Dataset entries
—————

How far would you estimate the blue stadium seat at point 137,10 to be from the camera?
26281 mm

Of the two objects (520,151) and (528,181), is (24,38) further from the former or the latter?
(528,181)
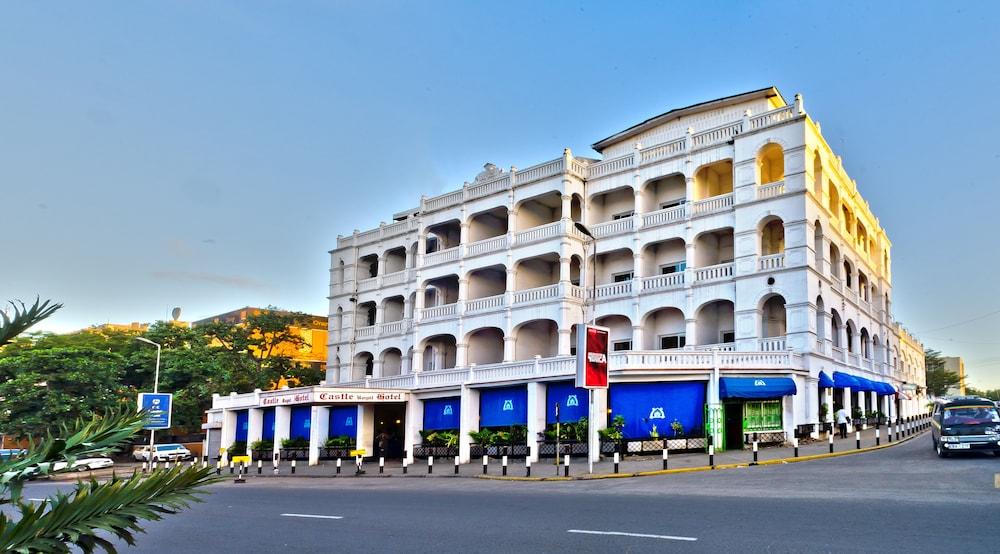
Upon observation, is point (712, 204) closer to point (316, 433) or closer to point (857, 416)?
point (857, 416)

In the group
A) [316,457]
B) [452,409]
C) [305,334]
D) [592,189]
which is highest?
[592,189]

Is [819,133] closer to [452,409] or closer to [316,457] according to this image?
[452,409]

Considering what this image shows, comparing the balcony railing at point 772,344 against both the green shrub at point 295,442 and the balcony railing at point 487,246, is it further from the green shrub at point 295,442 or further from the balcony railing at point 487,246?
the green shrub at point 295,442

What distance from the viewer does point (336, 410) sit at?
45531 millimetres

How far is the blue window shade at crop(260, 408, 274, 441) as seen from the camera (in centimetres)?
4853

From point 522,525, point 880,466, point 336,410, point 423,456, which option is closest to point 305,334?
point 336,410

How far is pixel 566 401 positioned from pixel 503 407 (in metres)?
3.99

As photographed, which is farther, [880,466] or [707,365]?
[707,365]

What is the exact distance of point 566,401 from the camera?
36.2 meters

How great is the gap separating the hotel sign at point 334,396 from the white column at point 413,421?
22.3 inches

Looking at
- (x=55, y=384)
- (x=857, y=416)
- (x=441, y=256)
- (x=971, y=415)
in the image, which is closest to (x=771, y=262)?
(x=857, y=416)

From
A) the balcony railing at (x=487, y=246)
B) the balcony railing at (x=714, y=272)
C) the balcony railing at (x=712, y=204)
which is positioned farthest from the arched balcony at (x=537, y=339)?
the balcony railing at (x=712, y=204)

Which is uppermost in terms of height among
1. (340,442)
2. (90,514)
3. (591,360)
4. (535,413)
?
(591,360)

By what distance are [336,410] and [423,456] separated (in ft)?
22.7
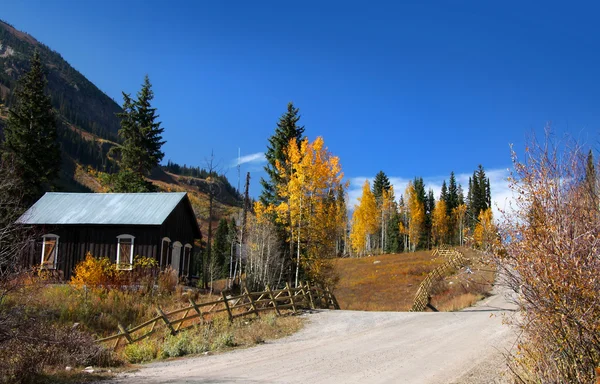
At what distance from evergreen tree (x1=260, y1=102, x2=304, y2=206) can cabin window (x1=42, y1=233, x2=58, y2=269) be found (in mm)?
13344

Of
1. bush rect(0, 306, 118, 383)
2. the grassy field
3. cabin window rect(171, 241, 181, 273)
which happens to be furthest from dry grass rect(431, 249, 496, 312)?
bush rect(0, 306, 118, 383)

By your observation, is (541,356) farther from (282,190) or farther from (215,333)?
(282,190)

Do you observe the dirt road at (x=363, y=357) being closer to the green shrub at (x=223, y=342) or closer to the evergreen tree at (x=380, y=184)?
the green shrub at (x=223, y=342)

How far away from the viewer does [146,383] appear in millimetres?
10203

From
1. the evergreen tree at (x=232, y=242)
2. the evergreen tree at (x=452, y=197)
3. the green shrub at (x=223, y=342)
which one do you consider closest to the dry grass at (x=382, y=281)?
the evergreen tree at (x=232, y=242)

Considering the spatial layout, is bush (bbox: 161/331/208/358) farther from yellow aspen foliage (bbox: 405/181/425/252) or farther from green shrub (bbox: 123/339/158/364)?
yellow aspen foliage (bbox: 405/181/425/252)

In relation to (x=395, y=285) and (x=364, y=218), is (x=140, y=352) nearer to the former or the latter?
(x=395, y=285)

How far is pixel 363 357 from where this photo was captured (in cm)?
1295

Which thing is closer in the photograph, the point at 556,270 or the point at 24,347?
the point at 556,270

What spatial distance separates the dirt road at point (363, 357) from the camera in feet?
35.2

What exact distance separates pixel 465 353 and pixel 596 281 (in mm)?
7856

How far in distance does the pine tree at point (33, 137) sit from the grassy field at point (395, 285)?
23.2 meters

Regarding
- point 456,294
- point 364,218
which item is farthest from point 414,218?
point 456,294

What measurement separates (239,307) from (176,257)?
13.1m
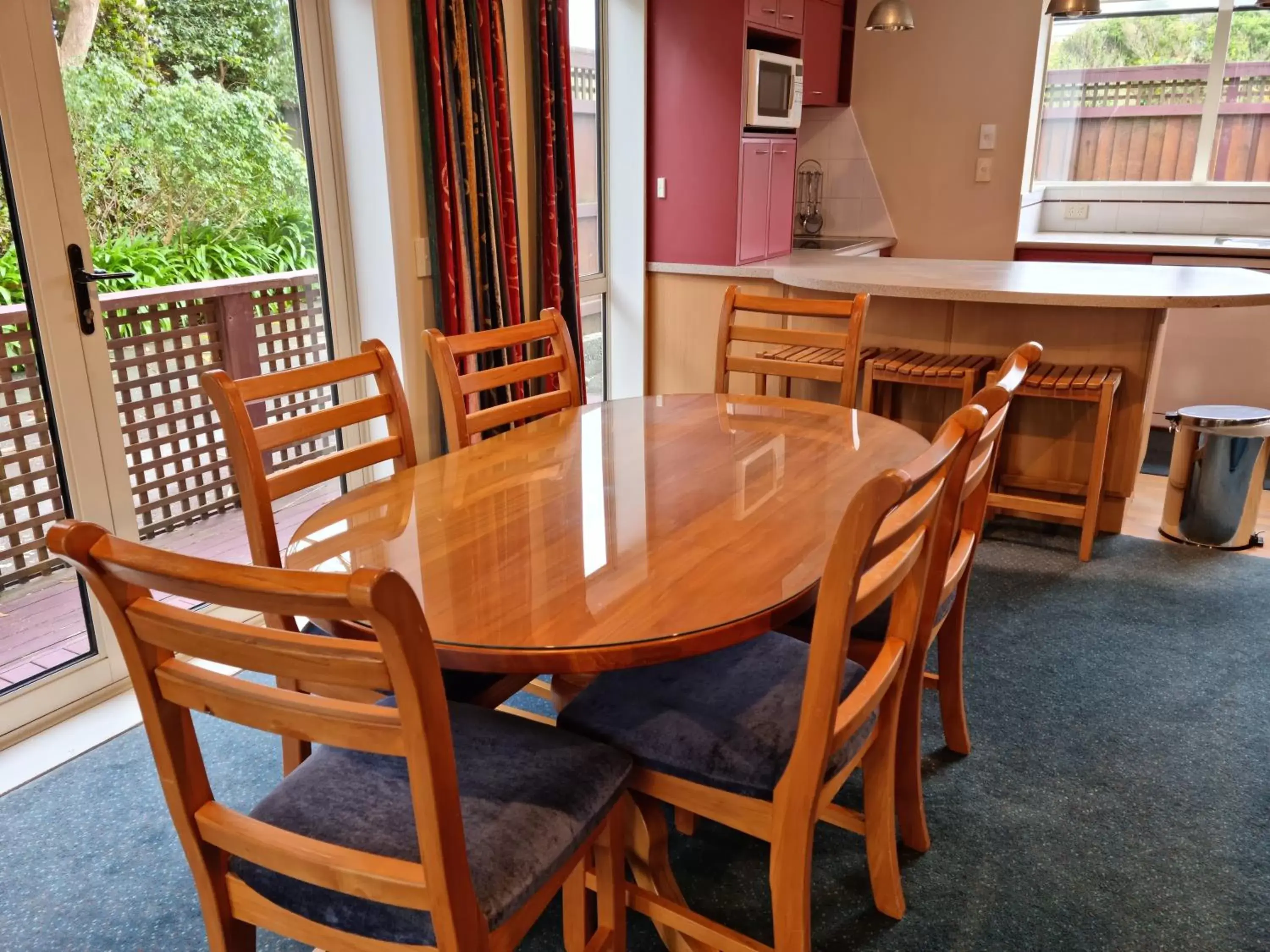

—————

Task goal -> Report each line of the rows above that contains the word "millimetres", copying every such line in full.

Reply ->
45531 millimetres
How far away from the viewer does [146,383] appear in millimetres?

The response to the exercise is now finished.